I don’t usually sit on these chairs. I sprawl on the deck with the dog or sit out under a tree with a book or my guitar. Maybe I feel less grownup, less alone, sitting on the weathered wood of the deck.
I think about my father, also widowed, who often sits in his patio on an old leather recliner with split seams and stuffing coming out. Perhaps he remembers when the patio was new and the family gathered there for barbecues. There are cobwebs and spiders in the brick barbecue pit now. Almost 91, Dad goes on, and so do I.
I don’t think about my loss every minute. I’m busy with the good life God has given me, but sometimes something as simple as sitting in this blue-green plastic chair makes me think about my husband. It’s Fred season.
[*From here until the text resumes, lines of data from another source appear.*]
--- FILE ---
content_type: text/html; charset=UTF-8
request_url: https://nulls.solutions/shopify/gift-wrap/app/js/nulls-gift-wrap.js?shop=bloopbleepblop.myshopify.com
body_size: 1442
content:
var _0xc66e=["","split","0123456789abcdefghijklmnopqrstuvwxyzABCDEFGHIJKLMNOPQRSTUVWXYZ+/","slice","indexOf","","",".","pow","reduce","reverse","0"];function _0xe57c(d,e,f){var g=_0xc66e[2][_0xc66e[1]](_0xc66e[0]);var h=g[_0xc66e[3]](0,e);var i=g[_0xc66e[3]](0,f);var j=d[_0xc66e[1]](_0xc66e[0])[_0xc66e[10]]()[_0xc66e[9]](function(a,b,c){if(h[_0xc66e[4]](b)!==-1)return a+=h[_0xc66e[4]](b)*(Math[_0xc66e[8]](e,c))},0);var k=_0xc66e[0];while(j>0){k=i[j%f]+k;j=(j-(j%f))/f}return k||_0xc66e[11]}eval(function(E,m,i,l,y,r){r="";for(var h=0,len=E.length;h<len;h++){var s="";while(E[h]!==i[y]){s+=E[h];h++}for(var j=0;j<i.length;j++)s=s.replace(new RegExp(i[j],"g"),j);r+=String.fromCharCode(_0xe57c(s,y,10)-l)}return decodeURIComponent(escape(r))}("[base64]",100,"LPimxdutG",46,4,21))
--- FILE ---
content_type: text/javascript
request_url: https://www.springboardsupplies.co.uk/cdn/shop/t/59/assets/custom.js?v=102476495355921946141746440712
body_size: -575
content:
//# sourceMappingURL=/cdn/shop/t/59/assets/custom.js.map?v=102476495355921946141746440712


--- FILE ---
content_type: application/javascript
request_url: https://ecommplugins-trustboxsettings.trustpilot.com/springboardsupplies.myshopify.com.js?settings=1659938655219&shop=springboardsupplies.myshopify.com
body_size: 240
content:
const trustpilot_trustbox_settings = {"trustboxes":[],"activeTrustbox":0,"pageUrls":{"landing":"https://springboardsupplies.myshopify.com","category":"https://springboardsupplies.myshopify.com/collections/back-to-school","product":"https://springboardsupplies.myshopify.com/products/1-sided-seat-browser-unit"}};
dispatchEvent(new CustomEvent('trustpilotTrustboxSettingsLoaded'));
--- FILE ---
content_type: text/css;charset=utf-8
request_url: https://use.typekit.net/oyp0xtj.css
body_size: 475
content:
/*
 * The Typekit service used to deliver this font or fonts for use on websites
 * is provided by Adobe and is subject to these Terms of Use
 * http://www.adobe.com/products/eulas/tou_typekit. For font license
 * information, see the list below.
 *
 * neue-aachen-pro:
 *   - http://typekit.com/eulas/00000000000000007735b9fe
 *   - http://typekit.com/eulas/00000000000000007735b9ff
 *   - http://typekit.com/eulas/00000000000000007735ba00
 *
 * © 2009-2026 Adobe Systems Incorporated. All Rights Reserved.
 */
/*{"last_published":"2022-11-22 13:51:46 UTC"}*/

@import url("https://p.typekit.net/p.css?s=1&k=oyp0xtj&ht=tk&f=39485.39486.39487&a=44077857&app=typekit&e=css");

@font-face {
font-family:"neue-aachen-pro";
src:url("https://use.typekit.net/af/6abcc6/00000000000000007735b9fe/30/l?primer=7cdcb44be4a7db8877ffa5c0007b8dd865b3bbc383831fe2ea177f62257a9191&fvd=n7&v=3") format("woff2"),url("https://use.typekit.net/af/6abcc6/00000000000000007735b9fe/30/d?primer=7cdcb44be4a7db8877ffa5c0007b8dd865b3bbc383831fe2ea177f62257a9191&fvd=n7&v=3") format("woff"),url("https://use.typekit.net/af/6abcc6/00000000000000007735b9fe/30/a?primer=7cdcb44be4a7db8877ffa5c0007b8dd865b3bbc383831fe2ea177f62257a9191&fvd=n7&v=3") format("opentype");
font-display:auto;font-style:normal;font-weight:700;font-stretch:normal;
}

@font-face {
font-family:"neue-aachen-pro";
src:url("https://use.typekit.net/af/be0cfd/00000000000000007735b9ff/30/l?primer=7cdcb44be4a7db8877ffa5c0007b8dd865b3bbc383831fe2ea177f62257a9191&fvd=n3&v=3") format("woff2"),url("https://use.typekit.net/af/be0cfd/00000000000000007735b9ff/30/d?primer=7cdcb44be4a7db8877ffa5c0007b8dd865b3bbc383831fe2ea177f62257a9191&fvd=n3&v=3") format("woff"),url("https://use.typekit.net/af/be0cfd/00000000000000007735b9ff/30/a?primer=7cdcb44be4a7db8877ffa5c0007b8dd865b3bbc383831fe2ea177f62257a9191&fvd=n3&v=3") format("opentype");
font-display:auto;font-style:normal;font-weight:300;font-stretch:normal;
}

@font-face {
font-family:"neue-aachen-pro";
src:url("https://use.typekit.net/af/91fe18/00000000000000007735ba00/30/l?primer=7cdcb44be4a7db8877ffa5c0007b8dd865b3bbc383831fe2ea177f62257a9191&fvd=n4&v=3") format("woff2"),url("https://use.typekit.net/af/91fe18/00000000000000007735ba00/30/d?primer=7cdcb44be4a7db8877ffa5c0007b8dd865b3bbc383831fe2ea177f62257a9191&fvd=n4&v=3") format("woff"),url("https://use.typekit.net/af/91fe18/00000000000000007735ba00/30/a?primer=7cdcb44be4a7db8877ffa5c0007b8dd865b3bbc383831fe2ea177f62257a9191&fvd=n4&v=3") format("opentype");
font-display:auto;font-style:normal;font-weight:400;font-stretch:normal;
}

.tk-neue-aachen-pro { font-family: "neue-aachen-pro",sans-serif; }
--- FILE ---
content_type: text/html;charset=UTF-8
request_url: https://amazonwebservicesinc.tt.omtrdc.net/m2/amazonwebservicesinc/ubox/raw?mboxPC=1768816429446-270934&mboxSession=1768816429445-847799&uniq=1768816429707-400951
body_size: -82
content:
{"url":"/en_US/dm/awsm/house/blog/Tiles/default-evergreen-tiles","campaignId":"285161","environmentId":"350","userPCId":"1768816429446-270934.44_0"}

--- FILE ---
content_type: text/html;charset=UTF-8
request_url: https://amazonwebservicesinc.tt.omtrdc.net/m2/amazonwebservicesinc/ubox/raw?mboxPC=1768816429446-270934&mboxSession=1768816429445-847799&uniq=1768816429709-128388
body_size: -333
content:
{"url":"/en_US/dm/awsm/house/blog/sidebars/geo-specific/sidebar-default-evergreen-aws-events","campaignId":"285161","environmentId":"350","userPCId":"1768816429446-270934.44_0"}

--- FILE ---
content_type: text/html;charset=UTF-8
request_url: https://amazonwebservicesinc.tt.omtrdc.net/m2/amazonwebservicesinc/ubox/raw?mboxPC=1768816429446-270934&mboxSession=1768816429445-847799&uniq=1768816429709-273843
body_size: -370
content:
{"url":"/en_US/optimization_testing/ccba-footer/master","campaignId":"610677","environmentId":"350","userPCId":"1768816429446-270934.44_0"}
The rhodies are blooming. The birds are singing. And tax season is over. Fred had a tax business and did people’s returns for more than 25 years. He barely looked up between late January and mid-April, but after April 15, we would take a vacation, often combining it with the celebration of our May 18 wedding anniversary. It would have been 28 years next month. What a wonderful day that was, blessed with the marks of spring, just like this day.
I miss my husband, my love, my companion, the man who made me laugh, made me feel safe, and made me see the joy in life. Dr. Seuss said, “Don’t cry because it’s over. Smile because it happened.” I try to keep that in mind even as something deep inside me screams “No! I want him back.” In 2011, spring came, and it was time for Fred to graduate to the next life. I have to let him go. We all do. But let’s remember him this week. Stop to enjoy the flowers and the birds and sit on the deck in the sun with a good glass of wine. Cheers, Fred.